What to produce
Which lines of the entries hold the string "salewa"? Copy each one.
*** Opening Excerpted data ***
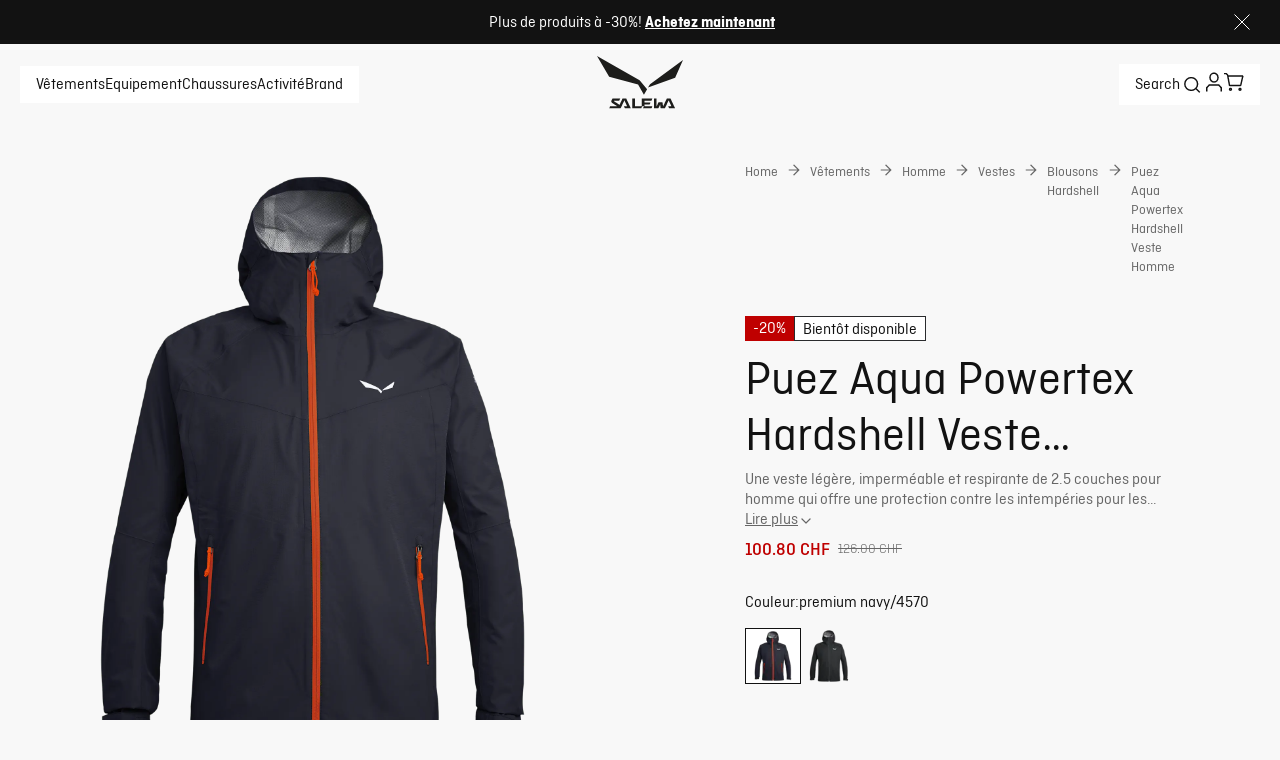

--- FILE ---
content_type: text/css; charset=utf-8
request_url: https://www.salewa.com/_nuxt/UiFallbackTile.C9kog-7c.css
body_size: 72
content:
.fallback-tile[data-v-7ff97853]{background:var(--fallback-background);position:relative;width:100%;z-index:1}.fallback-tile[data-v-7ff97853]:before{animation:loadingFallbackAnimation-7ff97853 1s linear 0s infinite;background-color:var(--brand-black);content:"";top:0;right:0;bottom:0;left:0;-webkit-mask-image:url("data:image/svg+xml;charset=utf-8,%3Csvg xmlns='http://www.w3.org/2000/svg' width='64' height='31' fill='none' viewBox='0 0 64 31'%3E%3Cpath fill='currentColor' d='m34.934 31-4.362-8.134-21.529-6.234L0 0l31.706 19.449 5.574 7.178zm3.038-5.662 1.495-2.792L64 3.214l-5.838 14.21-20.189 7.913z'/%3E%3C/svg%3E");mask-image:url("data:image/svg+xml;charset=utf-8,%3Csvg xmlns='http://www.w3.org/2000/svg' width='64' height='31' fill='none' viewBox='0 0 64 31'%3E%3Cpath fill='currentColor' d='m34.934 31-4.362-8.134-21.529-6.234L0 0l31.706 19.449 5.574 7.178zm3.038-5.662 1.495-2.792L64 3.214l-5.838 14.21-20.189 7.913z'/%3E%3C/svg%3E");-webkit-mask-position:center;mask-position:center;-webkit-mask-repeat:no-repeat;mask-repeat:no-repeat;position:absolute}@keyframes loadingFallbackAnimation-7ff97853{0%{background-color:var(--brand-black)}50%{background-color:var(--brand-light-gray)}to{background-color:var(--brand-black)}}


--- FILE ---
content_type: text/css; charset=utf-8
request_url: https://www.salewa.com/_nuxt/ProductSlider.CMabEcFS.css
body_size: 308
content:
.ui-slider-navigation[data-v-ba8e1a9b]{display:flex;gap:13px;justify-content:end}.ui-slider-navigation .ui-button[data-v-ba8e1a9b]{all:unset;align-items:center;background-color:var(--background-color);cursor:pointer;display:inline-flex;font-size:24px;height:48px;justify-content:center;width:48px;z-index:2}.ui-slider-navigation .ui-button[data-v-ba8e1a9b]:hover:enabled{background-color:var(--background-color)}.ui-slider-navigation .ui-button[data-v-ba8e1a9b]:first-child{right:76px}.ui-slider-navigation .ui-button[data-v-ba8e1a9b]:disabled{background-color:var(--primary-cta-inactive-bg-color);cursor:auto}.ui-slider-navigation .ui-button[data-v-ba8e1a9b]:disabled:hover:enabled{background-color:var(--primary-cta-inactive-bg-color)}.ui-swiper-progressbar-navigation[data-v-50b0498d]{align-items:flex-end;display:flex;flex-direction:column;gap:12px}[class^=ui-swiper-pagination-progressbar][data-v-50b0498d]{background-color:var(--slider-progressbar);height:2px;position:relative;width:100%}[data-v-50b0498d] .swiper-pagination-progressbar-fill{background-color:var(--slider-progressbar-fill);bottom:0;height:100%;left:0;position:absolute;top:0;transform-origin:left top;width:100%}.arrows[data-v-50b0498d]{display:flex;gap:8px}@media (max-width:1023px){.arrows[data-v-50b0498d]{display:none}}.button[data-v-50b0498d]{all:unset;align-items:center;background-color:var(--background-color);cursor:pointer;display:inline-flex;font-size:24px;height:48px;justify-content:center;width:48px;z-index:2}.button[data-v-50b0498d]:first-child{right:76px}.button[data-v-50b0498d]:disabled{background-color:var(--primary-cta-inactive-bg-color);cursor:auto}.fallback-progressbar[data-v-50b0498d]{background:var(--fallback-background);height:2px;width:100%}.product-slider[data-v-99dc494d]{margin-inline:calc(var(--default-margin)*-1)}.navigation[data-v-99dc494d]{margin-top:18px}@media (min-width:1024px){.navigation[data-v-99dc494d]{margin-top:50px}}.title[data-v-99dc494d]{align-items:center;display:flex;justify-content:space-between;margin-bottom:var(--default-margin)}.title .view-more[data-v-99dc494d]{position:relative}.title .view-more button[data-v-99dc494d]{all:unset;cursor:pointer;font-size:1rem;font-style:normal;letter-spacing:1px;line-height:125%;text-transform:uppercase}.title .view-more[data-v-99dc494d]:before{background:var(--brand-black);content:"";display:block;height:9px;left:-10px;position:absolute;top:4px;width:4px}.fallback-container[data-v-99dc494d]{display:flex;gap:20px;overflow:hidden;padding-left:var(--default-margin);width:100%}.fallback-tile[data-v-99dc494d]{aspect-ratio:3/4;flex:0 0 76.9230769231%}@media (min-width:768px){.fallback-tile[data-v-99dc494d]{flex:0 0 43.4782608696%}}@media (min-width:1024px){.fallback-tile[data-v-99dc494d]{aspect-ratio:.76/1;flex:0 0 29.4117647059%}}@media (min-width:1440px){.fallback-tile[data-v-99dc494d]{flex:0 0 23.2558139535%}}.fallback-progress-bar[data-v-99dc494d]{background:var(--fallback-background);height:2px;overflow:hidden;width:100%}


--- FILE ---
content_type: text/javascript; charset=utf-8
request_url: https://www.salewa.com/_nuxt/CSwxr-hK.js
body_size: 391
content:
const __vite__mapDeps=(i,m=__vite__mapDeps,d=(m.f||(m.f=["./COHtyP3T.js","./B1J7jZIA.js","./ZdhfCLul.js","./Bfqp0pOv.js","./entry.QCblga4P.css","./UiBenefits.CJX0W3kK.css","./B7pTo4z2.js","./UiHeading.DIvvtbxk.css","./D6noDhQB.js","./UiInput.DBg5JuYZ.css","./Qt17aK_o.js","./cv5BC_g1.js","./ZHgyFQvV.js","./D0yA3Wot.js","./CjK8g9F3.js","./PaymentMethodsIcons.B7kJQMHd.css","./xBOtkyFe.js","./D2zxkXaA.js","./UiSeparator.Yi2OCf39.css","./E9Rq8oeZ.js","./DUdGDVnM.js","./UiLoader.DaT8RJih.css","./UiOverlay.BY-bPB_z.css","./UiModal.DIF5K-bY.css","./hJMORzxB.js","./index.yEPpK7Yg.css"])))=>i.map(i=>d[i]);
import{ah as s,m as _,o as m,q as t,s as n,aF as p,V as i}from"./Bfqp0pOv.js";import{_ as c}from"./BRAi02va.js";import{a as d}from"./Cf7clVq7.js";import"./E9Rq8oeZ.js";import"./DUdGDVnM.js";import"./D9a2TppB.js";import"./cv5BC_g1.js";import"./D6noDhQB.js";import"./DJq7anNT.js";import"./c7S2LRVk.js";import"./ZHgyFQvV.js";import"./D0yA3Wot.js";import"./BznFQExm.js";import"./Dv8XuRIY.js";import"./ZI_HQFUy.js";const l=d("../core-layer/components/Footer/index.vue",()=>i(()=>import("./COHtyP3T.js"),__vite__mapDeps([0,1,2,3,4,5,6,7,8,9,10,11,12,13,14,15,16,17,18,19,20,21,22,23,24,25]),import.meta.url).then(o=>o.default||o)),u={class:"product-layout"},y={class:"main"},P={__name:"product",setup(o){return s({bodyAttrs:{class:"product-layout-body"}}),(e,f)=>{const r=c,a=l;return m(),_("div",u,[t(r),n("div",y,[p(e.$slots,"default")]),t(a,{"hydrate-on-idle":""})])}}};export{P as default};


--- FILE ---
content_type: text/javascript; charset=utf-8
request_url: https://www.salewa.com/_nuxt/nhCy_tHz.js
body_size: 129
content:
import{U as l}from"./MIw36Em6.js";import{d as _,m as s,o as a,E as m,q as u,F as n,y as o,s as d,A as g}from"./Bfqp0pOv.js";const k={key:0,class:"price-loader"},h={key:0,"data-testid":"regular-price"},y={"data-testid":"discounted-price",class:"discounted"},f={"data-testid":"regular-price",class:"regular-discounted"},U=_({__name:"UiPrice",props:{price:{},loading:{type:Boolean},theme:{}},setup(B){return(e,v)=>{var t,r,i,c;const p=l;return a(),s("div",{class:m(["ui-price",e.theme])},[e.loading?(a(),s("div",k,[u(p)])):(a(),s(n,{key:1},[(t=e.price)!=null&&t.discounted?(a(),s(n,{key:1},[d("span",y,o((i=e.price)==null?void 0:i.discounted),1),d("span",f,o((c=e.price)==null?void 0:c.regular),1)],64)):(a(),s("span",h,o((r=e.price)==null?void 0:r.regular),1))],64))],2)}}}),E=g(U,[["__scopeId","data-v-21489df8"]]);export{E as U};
*** Closing Excerpted data ***
Solution to the problem
request_url: https://www.salewa.com/_nuxt/UiFallbackTile.C9kog-7c.css
request_url: https://www.salewa.com/_nuxt/ProductSlider.CMabEcFS.css
request_url: https://www.salewa.com/_nuxt/CSwxr-hK.js
request_url: https://www.salewa.com/_nuxt/nhCy_tHz.js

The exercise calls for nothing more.